With gridlock in both parliament and the government putting big reforms out of reach for now, finance ministry officials are focused on smaller measures, such as speeding up delayed infrastructure projects, to help boost the economy in the second half of the fiscal year, which began in April.
They still foresee annual economic growth of around 6.5 percent for 2012/2013. However, for the quarter ending in June, the ministry expects Friday's data to show the economy grew between 5 percent and 5.5 percent, two ministry officials told Reuters.
One of the officials said Friday's data may not reflect the full impact of the drought in major crop-growing states.
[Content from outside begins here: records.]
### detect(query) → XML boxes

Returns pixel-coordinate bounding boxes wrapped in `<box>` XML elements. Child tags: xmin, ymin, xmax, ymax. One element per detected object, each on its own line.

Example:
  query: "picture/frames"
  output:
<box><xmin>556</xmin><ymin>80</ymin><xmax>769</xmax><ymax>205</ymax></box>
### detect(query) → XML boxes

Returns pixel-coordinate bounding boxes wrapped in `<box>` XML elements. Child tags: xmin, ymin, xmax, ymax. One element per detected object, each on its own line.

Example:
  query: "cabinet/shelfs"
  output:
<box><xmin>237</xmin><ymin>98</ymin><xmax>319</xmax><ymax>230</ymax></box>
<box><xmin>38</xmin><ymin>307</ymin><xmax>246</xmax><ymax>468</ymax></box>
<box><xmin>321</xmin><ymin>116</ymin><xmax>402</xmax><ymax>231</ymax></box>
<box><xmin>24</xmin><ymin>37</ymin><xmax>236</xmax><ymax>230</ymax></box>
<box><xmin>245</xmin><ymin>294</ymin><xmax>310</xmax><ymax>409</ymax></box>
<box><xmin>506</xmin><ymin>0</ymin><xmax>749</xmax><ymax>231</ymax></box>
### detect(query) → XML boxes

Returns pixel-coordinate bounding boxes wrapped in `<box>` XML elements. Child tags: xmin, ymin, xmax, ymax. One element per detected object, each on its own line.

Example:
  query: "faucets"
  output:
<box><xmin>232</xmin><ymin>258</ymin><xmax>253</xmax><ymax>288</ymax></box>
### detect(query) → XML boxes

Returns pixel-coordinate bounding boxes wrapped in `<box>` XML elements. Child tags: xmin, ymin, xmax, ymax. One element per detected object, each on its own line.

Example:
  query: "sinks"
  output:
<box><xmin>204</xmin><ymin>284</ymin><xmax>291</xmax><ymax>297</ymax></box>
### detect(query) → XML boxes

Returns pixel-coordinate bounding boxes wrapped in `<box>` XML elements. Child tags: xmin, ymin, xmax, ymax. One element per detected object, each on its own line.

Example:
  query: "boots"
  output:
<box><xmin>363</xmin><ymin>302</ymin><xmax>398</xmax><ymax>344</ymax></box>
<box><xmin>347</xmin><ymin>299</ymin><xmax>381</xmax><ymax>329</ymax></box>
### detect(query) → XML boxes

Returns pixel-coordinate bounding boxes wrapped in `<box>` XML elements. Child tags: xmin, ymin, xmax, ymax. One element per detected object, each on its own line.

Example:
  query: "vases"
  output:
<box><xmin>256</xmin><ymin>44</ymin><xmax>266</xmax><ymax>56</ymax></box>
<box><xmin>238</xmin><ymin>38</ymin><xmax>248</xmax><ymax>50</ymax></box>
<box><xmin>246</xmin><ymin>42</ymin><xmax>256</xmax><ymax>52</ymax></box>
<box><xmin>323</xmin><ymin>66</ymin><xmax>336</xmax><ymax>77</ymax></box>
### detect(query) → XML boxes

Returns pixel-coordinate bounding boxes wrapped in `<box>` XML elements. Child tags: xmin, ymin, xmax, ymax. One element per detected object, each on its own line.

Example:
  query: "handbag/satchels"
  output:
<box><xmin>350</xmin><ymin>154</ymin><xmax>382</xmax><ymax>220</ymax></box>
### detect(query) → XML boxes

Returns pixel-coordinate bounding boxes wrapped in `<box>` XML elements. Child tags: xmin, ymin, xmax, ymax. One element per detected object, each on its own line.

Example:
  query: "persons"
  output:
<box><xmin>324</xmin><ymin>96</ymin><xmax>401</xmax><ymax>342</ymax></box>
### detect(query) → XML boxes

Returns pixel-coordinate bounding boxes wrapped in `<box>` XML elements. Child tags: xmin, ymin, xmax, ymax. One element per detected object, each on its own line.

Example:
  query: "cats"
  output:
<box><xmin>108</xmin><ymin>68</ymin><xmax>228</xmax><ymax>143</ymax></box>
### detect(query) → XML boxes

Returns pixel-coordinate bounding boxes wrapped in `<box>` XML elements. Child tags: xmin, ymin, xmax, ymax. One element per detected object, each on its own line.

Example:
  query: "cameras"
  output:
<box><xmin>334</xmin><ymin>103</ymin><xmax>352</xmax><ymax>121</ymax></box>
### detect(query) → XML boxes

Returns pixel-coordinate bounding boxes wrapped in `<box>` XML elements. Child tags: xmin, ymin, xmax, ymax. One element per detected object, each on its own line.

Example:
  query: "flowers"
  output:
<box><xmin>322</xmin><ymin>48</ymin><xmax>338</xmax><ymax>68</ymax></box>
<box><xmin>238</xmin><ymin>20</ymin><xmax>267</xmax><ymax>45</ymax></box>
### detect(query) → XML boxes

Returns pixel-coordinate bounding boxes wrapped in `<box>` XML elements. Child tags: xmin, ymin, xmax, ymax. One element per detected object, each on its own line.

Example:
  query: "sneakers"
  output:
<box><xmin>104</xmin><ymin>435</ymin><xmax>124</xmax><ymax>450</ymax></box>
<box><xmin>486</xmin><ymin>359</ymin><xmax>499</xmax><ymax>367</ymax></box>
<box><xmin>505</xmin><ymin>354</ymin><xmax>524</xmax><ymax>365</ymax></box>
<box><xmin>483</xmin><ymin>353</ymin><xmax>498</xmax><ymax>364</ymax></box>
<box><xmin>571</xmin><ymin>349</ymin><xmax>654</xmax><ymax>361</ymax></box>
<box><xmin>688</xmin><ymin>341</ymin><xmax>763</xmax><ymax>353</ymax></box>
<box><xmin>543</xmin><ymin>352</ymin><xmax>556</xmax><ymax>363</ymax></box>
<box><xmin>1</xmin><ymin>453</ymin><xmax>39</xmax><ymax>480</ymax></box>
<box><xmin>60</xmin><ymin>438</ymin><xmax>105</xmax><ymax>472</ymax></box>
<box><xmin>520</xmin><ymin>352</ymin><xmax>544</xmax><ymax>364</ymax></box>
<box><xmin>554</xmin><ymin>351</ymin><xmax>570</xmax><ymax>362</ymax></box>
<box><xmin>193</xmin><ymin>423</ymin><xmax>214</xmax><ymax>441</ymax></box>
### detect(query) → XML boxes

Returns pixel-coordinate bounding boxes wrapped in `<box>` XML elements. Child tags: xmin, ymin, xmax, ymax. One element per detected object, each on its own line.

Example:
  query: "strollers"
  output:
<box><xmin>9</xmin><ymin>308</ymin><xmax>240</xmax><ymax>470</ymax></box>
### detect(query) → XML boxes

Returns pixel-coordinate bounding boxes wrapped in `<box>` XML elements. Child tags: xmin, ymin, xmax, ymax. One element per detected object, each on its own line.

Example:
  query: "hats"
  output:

The provisional quarterly numbers could be later revised up or down by up to 0.5 percent depending on the actual farm output, final figures on industrial output and trade data, he said.
The Reserve Bank of India (RBI) meets on September 17 to review monetary policy, and bond yields rallied this week on expectations a low growth reading would nudge the bank to reduce interest rates, some of the highest among major economies.
But only last week the RBI said fighting stubbornly high inflation remained the cornerstone of its monetary policy, and said lower interest rates alone would not jumpstart the economy.
The growth rate in the first quarter of India's fiscal year was initially reported as the weakest since the same quarter of 2003. But India's Ministry of Statistics has released a new series of quarterly GDP growth estimates, which include a sharp downward revision of growth for the January-March quarter of 2009 to 3.5 percent from 5.9 percent.
Singh's economic advisory panel this month cut its forecast to 6.7 percent for economic growth in the year to next March, down from a previous forecast of 7.5-8 percent. The RBI predicts growth of 6.5 percent in the same period.